» Work order:
Copy out the caption of every item below word for word, leaving the pictures out.

(Web images with captions)
┌──

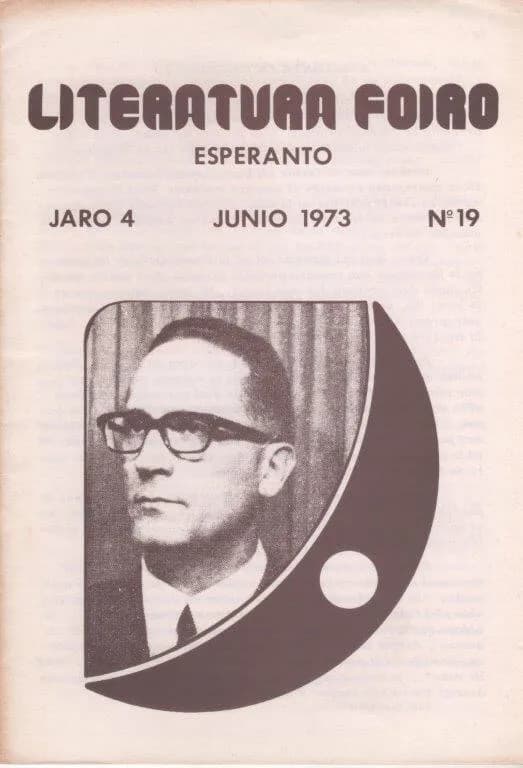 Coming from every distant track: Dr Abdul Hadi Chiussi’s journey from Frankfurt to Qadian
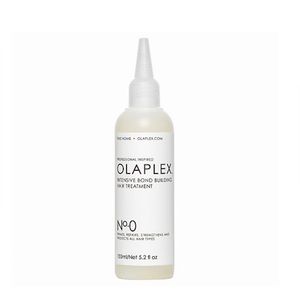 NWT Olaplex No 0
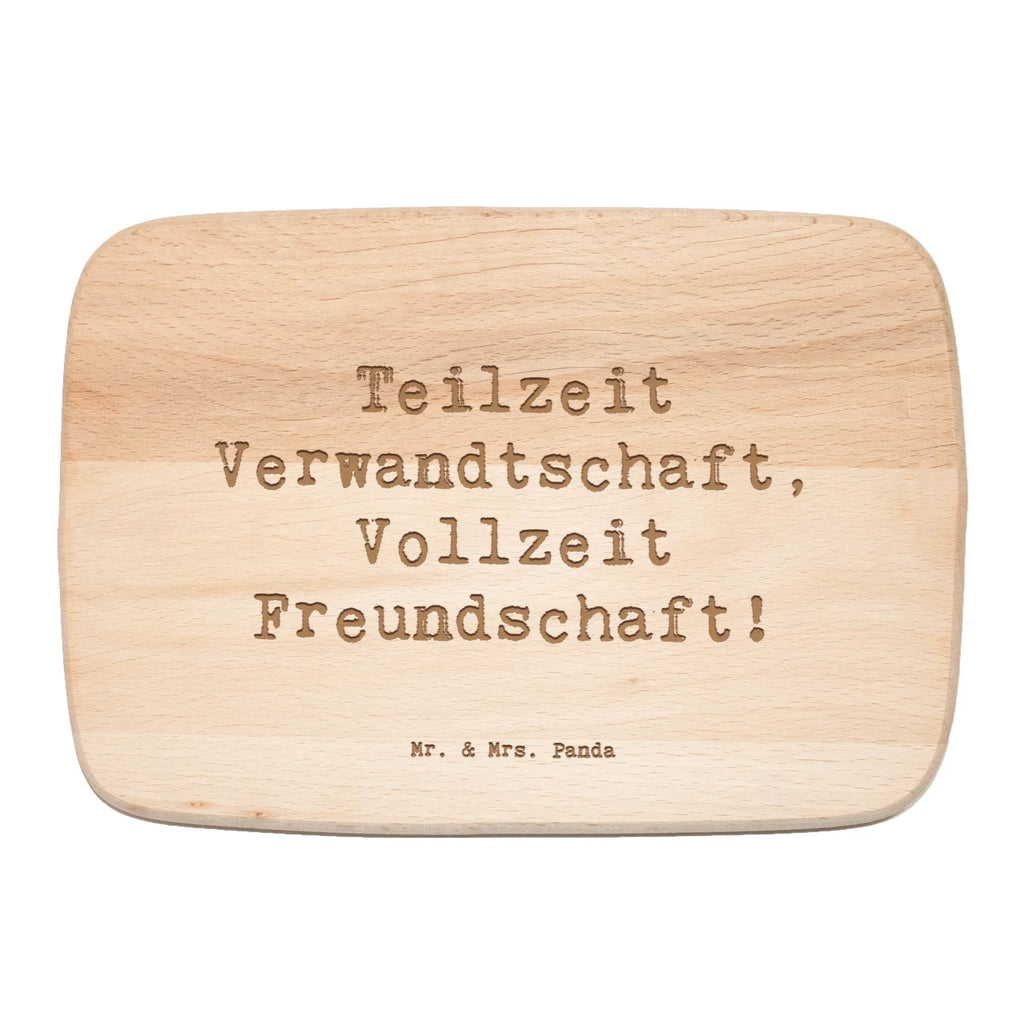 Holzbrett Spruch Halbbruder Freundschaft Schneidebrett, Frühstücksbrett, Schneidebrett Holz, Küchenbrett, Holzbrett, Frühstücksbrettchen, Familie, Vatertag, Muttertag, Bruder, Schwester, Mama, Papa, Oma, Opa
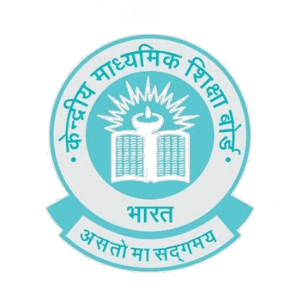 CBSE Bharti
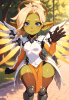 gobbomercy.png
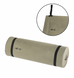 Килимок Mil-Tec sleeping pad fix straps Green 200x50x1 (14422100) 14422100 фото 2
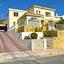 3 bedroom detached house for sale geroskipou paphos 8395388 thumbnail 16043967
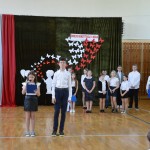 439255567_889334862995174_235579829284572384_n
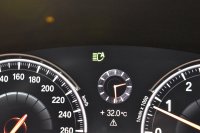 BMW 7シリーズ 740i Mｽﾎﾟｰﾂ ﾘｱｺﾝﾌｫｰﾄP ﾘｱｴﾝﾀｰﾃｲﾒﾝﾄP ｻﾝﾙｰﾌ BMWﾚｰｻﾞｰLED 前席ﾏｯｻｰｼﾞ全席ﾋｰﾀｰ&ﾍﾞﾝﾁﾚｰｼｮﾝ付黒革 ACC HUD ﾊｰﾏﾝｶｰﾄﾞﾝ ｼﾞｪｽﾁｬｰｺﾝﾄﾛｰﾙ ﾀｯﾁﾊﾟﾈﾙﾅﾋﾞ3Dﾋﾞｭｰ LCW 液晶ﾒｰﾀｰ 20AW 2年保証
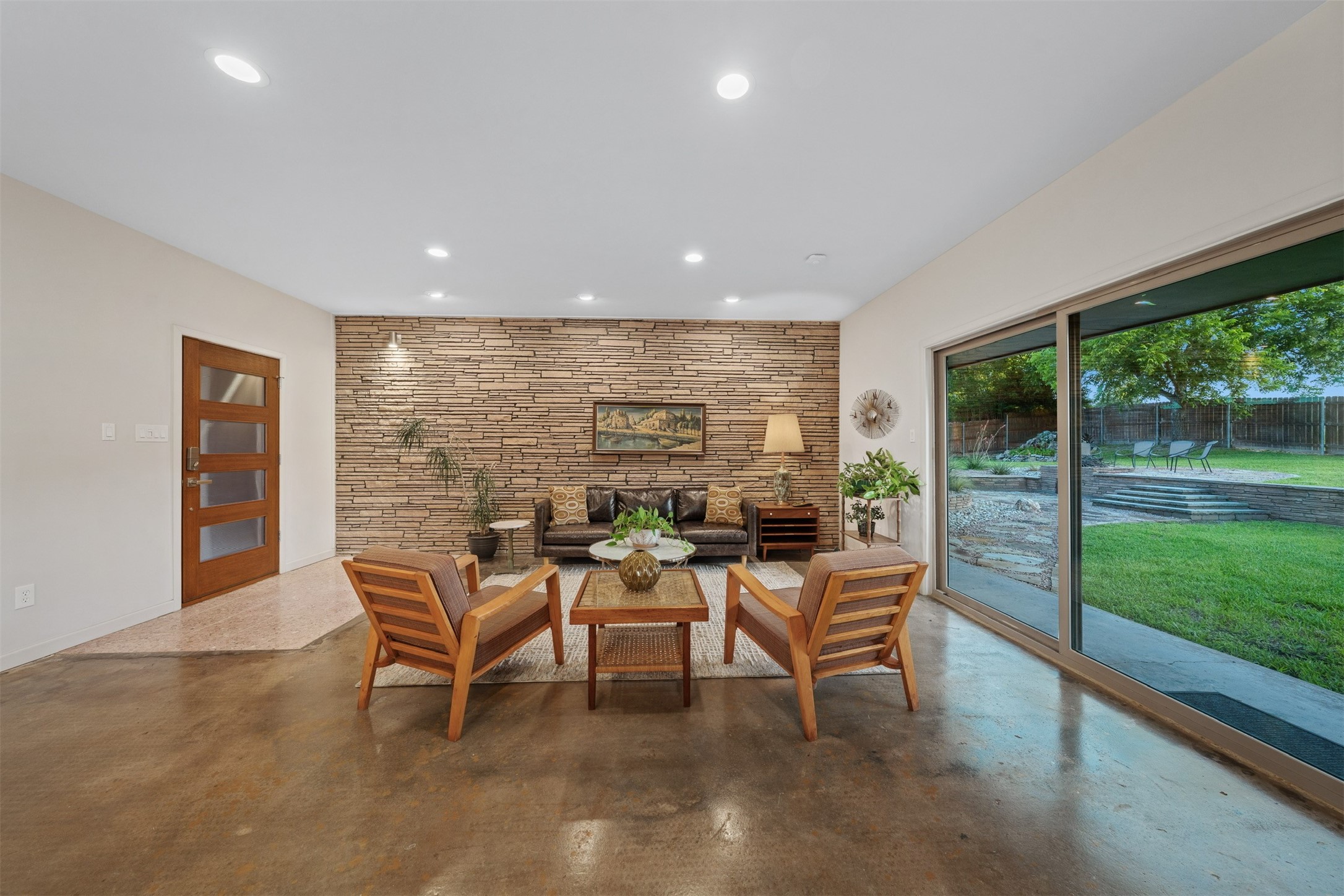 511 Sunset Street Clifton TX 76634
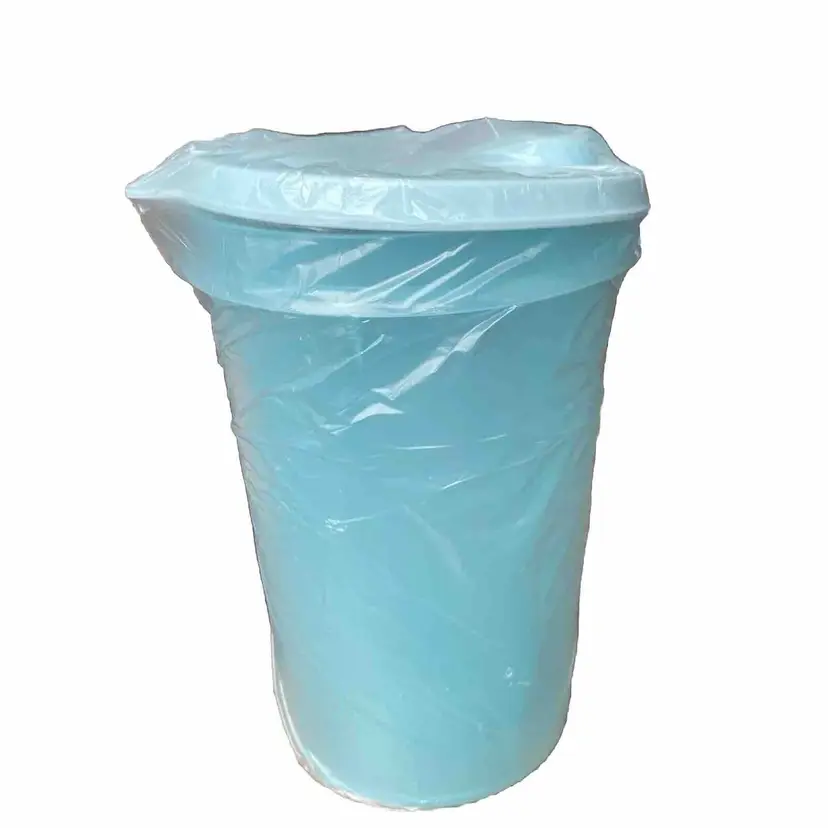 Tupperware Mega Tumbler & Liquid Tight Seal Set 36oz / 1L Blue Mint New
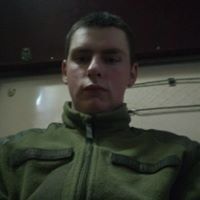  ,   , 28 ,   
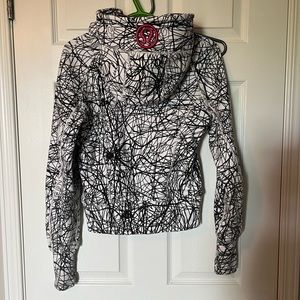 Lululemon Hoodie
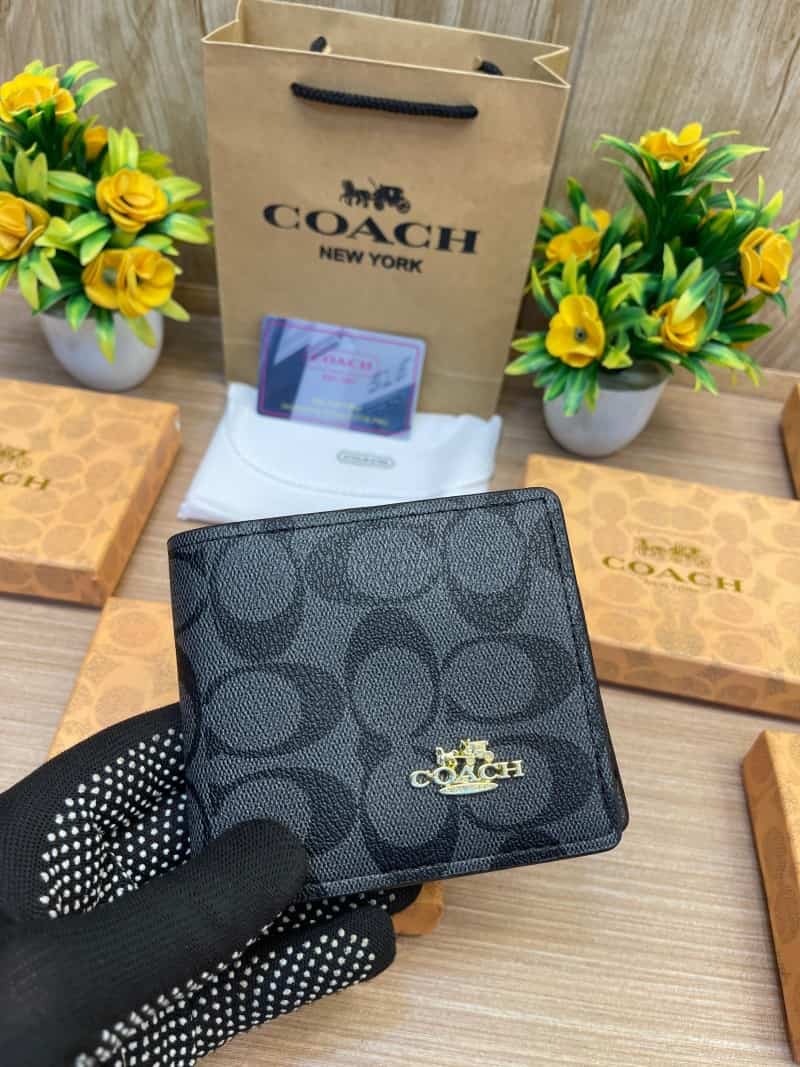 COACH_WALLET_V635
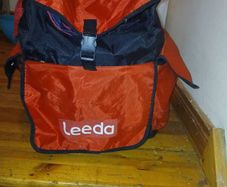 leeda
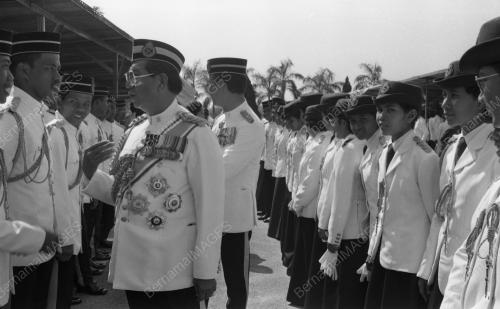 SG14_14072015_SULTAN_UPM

└──

» Exercise solution:
 Coming from every distant track: Dr Abdul Hadi Chiussi’s journey from Frankfurt to Qadian
 NWT Olaplex No 0
 Holzbrett Spruch Halbbruder Freundschaft Schneidebrett, Frühstücksbrett, Schneidebrett Holz, Küchenbrett, Holzbrett, Frühstücksbrettchen, Familie, Vatertag, Muttertag, Bruder, Schwester, Mama, Papa, Oma, Opa
 CBSE Bharti
 gobbomercy.png
 Килимок Mil-Tec sleeping pad fix straps Green 200x50x1 (14422100) 14422100 фото 2
 3 bedroom detached house for sale geroskipou paphos 8395388 thumbnail 16043967
 439255567_889334862995174_235579829284572384_n
 BMW 7シリーズ 740i Mｽﾎﾟｰﾂ ﾘｱｺﾝﾌｫｰﾄP ﾘｱｴﾝﾀｰﾃｲﾒﾝﾄP ｻﾝﾙｰﾌ BMWﾚｰｻﾞｰLED 前席ﾏｯｻｰｼﾞ全席ﾋｰﾀｰ&ﾍﾞﾝﾁﾚｰｼｮﾝ付黒革 ACC HUD ﾊｰﾏﾝｶｰﾄﾞﾝ ｼﾞｪｽﾁｬｰｺﾝﾄﾛｰﾙ ﾀｯﾁﾊﾟﾈﾙﾅﾋﾞ3Dﾋﾞｭｰ LCW 液晶ﾒｰﾀｰ 20AW 2年保証
 511 Sunset Street Clifton TX 76634
 Tupperware Mega Tumbler & Liquid Tight Seal Set 36oz / 1L Blue Mint New
  ,   , 28 ,   
 Lululemon Hoodie
 COACH_WALLET_V635
 leeda
 SG14_14072015_SULTAN_UPM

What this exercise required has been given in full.